Moje Niebiańskie serce jest...#5 Pokorne

Tej niedzieli Jezus uczył nas o cesze, która jest bardzo, bardzo ważna. I jest też bardzo, bardzo trudna. Ale wszystko jest do zrobienia, zrozumienia, poprawienia! A więc...


Moje Niebiańskie serce jest pokorne!

Idealne serce to takie, które naśladuje Jezusa i Maryję. A Jezus jest cichy i pokornego serca. On się uniżył do tego stopnia, że oddał za nas życie - poniósł haniebną śmierć krzyżową. Został wywyższony: najpierw na krzyżu, a potem na Niebiosach. Bo jak mówi dzisiejsza Ewangelia:
Jeśli cię kto zaprosi na ucztę, nie zajmuj pierwszego miejsca, by czasem ktoś znakomitszy od ciebie nie był zaproszony przez niego. Wówczas przyjdzie ten, kto was obu zaprosił, i powie ci: "Ustąp temu miejsca!"; i musiałbyś ze wstydem zająć ostatnie miejsce. Lecz gdy będziesz zaproszony, idź i usiądź na ostatnim miejscu. Wtedy przyjdzie gospodarz i powie ci: "Przyjacielu, przesiądź się wyżej!"; i spotka cię zaszczyt wobec wszystkich współbiesiadników. Każdy bowiem, kto się wywyższa, będzie poniżony, a kto się poniża, będzie wywyższony (Łk 14, 8-11)

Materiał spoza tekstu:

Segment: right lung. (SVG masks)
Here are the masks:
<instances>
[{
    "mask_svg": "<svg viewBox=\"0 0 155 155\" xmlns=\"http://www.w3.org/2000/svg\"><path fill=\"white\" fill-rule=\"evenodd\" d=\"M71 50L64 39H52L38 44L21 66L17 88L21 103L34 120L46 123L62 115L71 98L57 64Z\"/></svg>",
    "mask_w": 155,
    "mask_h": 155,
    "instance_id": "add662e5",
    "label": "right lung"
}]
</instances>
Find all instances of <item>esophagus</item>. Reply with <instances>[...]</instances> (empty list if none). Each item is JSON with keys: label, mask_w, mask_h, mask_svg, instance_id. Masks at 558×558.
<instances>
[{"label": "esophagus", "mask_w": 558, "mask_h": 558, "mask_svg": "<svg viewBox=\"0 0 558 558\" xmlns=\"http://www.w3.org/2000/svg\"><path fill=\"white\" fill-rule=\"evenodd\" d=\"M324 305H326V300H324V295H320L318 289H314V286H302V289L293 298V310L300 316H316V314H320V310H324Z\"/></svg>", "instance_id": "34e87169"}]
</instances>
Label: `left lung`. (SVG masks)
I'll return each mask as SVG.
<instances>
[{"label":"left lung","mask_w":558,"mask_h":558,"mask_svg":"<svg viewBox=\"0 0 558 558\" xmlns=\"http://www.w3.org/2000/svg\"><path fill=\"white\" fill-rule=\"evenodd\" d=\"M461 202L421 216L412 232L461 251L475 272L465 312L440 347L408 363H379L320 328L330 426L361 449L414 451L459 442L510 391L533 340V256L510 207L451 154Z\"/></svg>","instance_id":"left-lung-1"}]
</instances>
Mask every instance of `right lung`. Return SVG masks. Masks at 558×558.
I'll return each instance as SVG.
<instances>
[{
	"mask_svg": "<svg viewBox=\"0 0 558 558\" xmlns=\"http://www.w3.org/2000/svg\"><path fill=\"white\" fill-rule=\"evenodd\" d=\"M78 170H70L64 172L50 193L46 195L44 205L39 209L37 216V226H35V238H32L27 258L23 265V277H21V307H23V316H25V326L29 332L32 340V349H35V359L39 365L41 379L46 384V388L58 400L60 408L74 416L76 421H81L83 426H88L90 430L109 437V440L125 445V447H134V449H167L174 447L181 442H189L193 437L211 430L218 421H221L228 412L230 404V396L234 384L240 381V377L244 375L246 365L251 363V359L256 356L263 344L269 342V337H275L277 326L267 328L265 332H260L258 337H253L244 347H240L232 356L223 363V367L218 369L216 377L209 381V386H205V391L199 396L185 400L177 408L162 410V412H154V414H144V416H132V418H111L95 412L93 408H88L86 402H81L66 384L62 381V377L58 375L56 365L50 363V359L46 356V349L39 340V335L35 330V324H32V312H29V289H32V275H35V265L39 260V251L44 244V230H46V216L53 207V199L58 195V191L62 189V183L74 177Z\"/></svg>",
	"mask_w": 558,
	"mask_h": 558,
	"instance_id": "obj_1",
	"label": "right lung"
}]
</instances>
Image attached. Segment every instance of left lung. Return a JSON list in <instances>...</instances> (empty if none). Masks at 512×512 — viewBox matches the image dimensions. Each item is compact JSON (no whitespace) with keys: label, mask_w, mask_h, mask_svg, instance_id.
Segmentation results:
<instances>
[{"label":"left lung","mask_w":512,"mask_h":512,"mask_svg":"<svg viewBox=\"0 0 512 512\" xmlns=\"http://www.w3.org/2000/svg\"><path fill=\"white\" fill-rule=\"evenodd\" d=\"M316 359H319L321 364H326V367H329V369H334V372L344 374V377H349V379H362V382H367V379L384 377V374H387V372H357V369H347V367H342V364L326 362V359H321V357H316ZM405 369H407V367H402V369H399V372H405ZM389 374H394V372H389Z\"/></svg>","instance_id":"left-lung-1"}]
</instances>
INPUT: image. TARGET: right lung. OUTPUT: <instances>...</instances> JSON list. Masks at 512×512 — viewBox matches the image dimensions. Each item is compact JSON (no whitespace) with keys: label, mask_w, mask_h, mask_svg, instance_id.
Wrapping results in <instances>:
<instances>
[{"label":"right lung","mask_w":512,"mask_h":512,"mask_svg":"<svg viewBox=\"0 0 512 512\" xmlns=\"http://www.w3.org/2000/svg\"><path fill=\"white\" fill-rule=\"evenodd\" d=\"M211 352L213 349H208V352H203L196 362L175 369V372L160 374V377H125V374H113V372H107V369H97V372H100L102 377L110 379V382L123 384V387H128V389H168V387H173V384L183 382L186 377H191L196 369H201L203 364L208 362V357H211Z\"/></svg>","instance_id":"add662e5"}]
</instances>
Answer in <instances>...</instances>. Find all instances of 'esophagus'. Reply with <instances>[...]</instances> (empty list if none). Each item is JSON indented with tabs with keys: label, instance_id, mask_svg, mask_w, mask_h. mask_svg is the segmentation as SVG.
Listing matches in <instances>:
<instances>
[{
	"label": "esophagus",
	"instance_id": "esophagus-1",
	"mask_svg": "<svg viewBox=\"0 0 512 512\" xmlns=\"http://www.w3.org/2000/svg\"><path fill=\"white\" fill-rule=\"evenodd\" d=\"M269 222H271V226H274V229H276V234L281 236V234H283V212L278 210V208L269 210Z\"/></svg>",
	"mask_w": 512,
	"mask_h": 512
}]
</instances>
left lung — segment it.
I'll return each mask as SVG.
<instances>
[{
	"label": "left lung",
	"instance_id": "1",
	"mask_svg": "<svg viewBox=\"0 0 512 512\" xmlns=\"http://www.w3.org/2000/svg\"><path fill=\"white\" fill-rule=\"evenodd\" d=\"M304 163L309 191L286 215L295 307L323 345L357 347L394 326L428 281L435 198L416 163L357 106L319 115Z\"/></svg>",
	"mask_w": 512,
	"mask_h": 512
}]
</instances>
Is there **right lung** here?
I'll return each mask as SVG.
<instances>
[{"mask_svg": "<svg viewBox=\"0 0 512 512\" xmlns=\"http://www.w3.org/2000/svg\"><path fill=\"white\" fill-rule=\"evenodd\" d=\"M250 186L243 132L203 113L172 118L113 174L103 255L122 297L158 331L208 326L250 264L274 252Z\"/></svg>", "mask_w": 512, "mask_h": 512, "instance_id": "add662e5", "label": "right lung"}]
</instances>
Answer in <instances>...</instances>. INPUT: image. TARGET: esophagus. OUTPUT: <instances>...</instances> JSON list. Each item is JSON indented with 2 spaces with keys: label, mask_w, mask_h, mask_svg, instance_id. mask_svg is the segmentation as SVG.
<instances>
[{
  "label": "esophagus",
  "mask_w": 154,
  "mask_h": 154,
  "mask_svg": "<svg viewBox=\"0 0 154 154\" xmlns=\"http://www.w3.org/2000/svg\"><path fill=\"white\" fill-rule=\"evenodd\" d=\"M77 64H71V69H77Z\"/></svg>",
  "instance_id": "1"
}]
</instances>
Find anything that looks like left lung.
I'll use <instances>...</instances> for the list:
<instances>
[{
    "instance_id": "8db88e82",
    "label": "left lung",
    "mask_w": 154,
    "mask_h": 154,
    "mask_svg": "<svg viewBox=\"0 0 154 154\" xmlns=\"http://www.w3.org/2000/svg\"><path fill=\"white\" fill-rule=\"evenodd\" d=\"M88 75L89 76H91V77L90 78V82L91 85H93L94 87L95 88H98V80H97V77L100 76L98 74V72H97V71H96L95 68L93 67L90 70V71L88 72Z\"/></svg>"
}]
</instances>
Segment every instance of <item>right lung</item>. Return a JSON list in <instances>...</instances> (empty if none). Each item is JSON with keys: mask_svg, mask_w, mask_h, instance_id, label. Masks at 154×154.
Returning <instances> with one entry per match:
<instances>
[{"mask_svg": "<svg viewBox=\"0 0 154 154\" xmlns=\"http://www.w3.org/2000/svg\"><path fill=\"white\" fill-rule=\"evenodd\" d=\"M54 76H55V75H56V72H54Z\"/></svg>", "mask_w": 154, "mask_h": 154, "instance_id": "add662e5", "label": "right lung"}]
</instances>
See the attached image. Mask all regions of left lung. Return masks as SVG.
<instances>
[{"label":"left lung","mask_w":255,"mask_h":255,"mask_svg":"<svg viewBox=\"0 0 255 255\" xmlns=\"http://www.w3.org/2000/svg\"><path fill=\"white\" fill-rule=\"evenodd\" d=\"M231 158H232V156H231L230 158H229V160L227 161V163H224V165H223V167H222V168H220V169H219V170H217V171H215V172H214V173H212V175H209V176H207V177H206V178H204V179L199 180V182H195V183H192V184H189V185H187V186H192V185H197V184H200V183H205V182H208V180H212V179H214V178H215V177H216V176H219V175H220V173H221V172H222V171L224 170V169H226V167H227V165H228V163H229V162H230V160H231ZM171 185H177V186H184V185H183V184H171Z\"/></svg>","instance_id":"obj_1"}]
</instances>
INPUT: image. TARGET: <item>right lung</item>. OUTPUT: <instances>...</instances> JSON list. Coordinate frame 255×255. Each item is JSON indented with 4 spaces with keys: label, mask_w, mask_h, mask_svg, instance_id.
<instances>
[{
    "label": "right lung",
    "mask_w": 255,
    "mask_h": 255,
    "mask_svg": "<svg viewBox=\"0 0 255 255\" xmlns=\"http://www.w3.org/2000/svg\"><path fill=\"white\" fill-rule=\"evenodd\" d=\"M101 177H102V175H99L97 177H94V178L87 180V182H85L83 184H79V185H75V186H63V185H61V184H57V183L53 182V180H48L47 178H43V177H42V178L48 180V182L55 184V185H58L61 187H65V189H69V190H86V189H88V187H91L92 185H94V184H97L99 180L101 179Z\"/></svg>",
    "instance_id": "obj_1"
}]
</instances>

Pokora Maryi również jest niesamowita. Czytałam kiedyś w książce z homiliami papieża Franciszka coś, co zwróciło mi na to uwagę. Sami przeczytajcie, za co Maryja dziękowała Bogu:
Wtedy Maryja rzekła: Wielbi dusza moja Pana,  i raduje się duch mój w Bogu, moim Zbawcy. Bo wejrzał na uniżenie Służebnicy swojej. Oto bowiem błogosławić mnie będą odtąd wszystkie pokolenia, gdyż wielkie rzeczy uczynił mi Wszechmocny (Łk 1,46-49)
Widzicie? Maryja dziękuję nie za to, że Bóg wybrał ją, bo była dobra, czysta, słodka, posłuszna. Matka Jezusa dziękuje, że Bóg wejrzał na jej uniżenie, na to, że ona czuła się mniejsza od wszystkich, czuła się sługą. I zaznacza, że jej błogosławieństwo i chwała, których dozna nie jest jej zasługą, lecz czymś, co pochodzi od Pana.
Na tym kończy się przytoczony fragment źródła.